Sadly, our state officials are not rising to meet this challenge.
Instead, they've proven themselves entirely inept when it comes
to formulating intelligent
and workable energy policies that would serve not only California's
but also our nation's interests.
Take, for example, the current multibillion-dollar bond measure
California state officials are planning to float to pay for the
overpriced electricity
recently purchased by state agencies on behalf of California's consumers
and businesses.
Although the Public Utilities Commission rejected the deal this
week, based on its costs, Gov. Davis and state Treasurer Phil Angelides
are already
trying to revive it.
What most people don't know yet, though, is that the Wall Street
bankers selected without full public hearings by our state officials
to handle the
transaction -- if and when it finally is approved -- are demanding
that California consumers be prevented from purchasing electricity
from sources other
than the local monopoly for however many years it will take to pay
off the bonds. If that happens, it will mean we've been put though
this whole
energy-deregulation mess for nothing.
It also means Californians will be forced to buy energy from existing
suppliers regardless of whatever new technologies might emerge.
At a time when
we need to use the power of California's enormous market to encourage
new tech-driven approaches, nothing could be more backward.
State officials hide behind promises that California will set
goals to increase the use of renewable-energy technologies by 10
percent or more over the
next few years. But those promises are just as empty as the unmet
pledge of future 10 percent energy-price reductions that accompanied
the disastrous
and misnamed 1996 energy-deregulation bill.
President Bush's more savvy political advisers might be wise enough
to see the opportunity created by California's continued bungling
of its energy
policies.
The president could even assume the unlikely role of hero by sticking
to his professed free-market position and using the powers of his
administration to
forbid state officials, including our governor and the state PUC,
from preventing free competition in California's end-user electricity
market.
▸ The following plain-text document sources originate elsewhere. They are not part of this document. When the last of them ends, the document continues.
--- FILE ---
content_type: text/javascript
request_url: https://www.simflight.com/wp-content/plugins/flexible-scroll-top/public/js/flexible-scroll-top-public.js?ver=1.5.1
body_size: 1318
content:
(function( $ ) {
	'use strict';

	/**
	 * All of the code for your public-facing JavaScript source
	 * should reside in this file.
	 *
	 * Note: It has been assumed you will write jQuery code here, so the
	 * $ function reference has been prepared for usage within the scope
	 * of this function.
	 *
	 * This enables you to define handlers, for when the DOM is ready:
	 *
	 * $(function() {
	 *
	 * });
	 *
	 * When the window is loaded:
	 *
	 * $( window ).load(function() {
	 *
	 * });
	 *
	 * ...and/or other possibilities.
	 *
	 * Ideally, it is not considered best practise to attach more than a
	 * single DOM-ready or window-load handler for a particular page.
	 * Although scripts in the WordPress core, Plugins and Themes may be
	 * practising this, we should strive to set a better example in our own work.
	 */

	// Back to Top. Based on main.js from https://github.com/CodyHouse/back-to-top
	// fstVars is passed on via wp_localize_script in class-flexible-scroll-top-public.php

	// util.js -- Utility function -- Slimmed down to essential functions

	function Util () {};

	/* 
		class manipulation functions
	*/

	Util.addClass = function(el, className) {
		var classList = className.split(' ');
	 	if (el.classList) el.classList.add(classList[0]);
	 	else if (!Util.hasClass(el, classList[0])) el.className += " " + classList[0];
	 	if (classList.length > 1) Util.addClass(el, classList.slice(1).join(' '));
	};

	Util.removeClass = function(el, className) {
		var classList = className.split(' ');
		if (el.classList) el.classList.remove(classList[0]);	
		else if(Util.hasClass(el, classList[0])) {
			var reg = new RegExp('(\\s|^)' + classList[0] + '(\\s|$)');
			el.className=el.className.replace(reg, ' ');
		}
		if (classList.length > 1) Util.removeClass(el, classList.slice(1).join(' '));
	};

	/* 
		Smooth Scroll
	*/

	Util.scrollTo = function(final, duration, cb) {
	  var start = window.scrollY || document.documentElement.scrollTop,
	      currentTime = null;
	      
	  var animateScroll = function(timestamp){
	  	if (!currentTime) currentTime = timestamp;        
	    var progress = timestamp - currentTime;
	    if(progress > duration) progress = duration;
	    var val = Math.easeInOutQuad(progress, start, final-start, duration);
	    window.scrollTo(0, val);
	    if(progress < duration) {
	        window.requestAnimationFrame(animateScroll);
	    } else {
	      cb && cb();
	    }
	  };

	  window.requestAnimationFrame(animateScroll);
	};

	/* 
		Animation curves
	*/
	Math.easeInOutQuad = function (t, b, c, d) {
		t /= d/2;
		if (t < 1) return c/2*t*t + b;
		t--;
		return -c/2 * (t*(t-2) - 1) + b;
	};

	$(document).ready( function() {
That doesn't
mean abandoning federal price caps on electricity supplies, but
it does mean making certain all firms and technologies can compete
fairly with one
another in the country's biggest market, with no group of suppliers
getting a government guarantee of a locked-in customer base.
The truth is, California has many options that would allow it
to float revenue bonds that don't involve preventing consumers from
having a free choice
about where they want to buy their electricity. The state already
has the ability, for example, to build new, more efficient power
plants, including
renewable-energy-based plants, and to grant a percentage of the
revenue generated from those plants to any would-be bondholders.
That approach
has the benefit of increasing the supply of energy while giving
the bondholders title to tangible assets in return for their investments.
There are surely other possibilities in a state as large as California.
The overall goal, though, should be to do what should have been
done decades ago,
which is to more effectively support the development of technologies
that can help the US become energy independent.
Given the attitudes of Gov. Davis and the state legislature, few
of these ideas appear likely to get a fair hearing. That is, unless
federal government
authorities step in and let our state officials know they cannot
prevent competition in California's energy markets, no matter how
much money they might
need for their reelection campaigns.
President Bush is casting the current crisis in simplistic terms,
as "a battle between good and evil." His stated goal is
nothing less than the elimination of
global terrorism.
As laudable as that sounds, eliminating all terrorism is sure
to remain an unobtainable goal in a world where America's need for
oil overwhelms our
concerns for human rights.
Our enemies have dealt us a grievous blow. But what troubles me
even more are the evils we keep doing to ourselves.